The most recent additions to the campus include the Artemis Centre (2017) and the St Hilda’s garden (2021).

A Strategic Planning Framework was commissioned for the Anderson and Caroline Street sites from the architectural firm ARM.

== Academics ==
Melbourne Girls Grammar offers Victorian Certificate of Education (VCE) for its students at Years 11 to 12, with some students beginning their VCE studies in Year 10.

== House system ==
The house system involves many students in a variety of student competitions from sport to art, music, drama, debating and public speaking. The houses run across Morris and Merton Halls and are:

- Blackwood: (Note: Originally Batman, named after John Batman, one of the founders of Melbourne, but renamed in 2022.) yellow, named after alumna Dame Margaret Blackwood
- Clarke: red, named after Archbishop Lowther Clarke, who was a major influence in the early development of girls’ education within the Church of England framework
- Hensley: pink, commemorates one of the two first headmistresses of the school - Emily Hensley
- Mungo: green, named after "St Mungo", the house in Domain Road where the school first opened in 1893
- Taylor: blue, commemorates the other of the first two headmistresses of the school – Alice Taylor

== Sport ==
Melbourne Girls Grammar is a member of Girls Sport Victoria.

==Notable alumnae==

- Education

- Enid Joske (1890–1973) was Principal of Janet Clarke Hall in Melbourne
- Margaret Loch Kiddle (1933) – Historian
- Sally Walker AM (1972) – Vice Chancellor of Deakin University

- Community and philanthropy

- Gladys Buntine OBE (Spurling 1918) – Girl Guides Commissioner
- Vera Deakin White OBE (1909) – Red Cross worker

- Entertainment, media, and the arts

- Beryl Bryant (1909) – Theatre owner and actress
- Caroline Craig (1992) – Actress
- Caroline Wilson (1977) – AFL journalist and television presenter
- Fay Zwicky (1950) – Poet
- Helen Gifford OAM (1952)  – Composer
- Jill Garner (1977) – Victorian Government Architect
- Kate Alexa (2005) – Singer
- Stephanie McIntosh (2003) – Singer and actress
- Portia de Rossi
- Medicine and science
- (George) Girlie Chapple Hodges MBBS MS (1904–1999) – A surgeon, who was the first woman to complete Master of Surgery in Victoria.
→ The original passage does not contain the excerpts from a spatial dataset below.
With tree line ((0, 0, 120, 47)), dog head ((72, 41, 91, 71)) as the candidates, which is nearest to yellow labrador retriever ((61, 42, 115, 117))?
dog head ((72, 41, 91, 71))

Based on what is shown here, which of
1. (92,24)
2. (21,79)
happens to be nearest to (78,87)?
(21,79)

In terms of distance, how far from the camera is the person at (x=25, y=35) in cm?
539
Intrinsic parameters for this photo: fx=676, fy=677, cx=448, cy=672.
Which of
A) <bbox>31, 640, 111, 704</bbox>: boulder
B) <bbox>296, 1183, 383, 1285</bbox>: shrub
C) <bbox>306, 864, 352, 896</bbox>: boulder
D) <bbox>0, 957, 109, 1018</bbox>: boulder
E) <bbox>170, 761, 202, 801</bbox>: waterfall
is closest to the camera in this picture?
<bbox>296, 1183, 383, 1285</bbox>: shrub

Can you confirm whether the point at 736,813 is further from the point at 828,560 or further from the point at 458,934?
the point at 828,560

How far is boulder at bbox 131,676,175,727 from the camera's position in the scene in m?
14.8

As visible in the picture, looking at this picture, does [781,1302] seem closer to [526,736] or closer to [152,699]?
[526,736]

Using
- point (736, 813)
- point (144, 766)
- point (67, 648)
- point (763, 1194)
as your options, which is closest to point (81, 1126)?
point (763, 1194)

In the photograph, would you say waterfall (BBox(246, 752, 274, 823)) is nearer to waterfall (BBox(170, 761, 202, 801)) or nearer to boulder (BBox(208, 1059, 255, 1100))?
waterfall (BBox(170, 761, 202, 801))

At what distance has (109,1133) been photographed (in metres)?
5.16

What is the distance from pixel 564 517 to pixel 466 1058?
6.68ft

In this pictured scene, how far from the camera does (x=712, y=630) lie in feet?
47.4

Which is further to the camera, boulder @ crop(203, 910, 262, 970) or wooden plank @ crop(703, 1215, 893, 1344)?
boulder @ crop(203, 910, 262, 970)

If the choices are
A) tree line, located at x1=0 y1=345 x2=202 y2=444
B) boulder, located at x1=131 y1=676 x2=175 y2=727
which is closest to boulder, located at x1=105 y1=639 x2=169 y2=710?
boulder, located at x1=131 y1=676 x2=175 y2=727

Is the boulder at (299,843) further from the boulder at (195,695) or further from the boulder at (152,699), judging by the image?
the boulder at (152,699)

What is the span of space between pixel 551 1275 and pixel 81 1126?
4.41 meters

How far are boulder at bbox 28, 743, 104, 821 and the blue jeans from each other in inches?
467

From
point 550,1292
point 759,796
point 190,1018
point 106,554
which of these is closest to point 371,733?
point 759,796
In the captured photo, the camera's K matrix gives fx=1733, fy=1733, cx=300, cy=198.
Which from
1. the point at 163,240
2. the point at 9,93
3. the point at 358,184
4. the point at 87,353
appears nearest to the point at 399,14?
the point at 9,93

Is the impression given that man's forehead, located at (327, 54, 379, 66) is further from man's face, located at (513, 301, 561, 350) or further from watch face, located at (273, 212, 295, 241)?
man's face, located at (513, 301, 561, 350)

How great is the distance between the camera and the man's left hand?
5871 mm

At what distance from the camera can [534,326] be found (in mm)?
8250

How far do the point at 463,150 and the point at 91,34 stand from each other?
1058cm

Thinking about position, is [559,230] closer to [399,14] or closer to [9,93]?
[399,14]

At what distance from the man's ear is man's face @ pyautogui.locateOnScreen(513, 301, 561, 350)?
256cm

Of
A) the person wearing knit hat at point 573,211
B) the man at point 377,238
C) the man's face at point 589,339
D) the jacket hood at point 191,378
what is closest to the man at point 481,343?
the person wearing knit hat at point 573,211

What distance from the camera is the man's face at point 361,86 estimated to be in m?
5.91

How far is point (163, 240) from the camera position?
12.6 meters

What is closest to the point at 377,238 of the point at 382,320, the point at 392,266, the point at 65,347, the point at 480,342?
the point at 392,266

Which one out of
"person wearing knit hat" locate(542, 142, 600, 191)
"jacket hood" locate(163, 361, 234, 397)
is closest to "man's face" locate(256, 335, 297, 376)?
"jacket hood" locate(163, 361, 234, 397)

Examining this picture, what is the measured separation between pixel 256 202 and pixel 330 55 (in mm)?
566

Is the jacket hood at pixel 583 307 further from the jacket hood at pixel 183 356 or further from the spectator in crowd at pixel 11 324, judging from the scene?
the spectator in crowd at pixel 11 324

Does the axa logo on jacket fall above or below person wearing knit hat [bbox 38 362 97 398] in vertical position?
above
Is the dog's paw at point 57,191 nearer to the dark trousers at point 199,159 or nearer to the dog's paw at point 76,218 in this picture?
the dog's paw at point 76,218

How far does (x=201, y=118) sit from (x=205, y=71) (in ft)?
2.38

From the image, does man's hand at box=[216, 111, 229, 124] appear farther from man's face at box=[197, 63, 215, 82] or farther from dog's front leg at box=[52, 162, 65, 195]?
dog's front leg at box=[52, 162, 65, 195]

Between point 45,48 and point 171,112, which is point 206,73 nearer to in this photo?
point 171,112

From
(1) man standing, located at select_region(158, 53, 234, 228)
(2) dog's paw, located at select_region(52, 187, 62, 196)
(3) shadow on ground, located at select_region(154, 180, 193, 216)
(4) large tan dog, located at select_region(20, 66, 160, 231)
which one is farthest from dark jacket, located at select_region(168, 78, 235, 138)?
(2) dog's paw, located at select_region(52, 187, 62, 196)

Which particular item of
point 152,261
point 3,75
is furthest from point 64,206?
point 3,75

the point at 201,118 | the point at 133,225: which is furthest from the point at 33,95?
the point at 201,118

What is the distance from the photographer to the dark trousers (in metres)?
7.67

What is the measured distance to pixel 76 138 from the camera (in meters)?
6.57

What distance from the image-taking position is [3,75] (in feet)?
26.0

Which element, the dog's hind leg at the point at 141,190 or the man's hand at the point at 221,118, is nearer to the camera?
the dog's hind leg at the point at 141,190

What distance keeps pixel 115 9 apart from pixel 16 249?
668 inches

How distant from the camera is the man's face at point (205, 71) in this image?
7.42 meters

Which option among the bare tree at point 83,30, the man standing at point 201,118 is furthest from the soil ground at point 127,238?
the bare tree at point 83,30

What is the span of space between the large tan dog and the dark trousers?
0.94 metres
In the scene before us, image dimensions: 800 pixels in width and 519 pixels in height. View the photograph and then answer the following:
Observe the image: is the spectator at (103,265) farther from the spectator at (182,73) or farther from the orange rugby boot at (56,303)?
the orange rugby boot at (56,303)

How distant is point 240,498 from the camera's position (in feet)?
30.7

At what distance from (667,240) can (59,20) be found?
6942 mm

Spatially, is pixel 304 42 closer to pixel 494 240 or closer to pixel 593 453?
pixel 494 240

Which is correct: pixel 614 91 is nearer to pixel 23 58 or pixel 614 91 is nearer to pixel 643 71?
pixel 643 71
She was also a field hockey player who represented Australia.

- Lucy Meredith Bryce CBE (1914) – Haematologist
- Mary Ellinor Lucy Archer MBE (1912) – Librarian and scientist
- Margaret Blackwood (1927) MBE, DBE – Botanist
- Nancy Millis MBE, AC (1939) – Microbiologist
- June Howqua MBBS, MD – Cardiologist

- Olympians and Paralympians

- Amber Parkinson (1993) – Beijing 2008 – Fencing
- Angela Darby (2004) – Beijing 2008 – Modern Pentathlon – Rhodes Scholar 2012
- Danni Roche OAM (1987) – Atlanta 1996 – Hockey
- Isis Holt (2019) – 2016 Paralympics and 2020 Paralympics – Athletics
- Jacqui Marshall (1974) – Los Angeles 1984 – Rowing
- Joscelin Yeo Wei Ling (1997) – Barcelona 1992, Atlanta 1996, Sydney 2000 and Athens 2004 – Swimming
- Kitty Chiller AM (1981) – Sydney 2000 – Modern Pentathlon and later Olympic Chef de Mission in 2016 – first female Australian to hold the role
- Sarah D'Arcy (1993) – Sydney 2000 – Swimming
- Sarah Hammond (1993) – Sydney 2000 – Handball
- Sarah Sauvey (2001) – Vancouver 2010 Winter Olympics – Ski Cross

Sports

- Phoebe McWilliams (2003) – AFLW – Carlton Football Club – Geelong Football Club – Greater Western Sydney
- Bonnie Toogood (2015) – AFLW – Western Bulldogs – Essendon
- Olivia Vesely (2017) – AFLW – St Kilda Football Club
- Abbie McKay (2018) – AFLW – Carlton Football Club
- Eliza McNamara (2020) – AFLW – Melbourne Football Club

==Associated schools==
Melbourne Girls Grammar School is the sister school of Melbourne Grammar School, with which it has a strong association, as the two stream productions, formals, workshops and concerts together. The student bases also enjoy a strong association throughout the secondary years as many MGGS girls attend Grimwade House (Melbourne Grammar School's co-educational primary campus).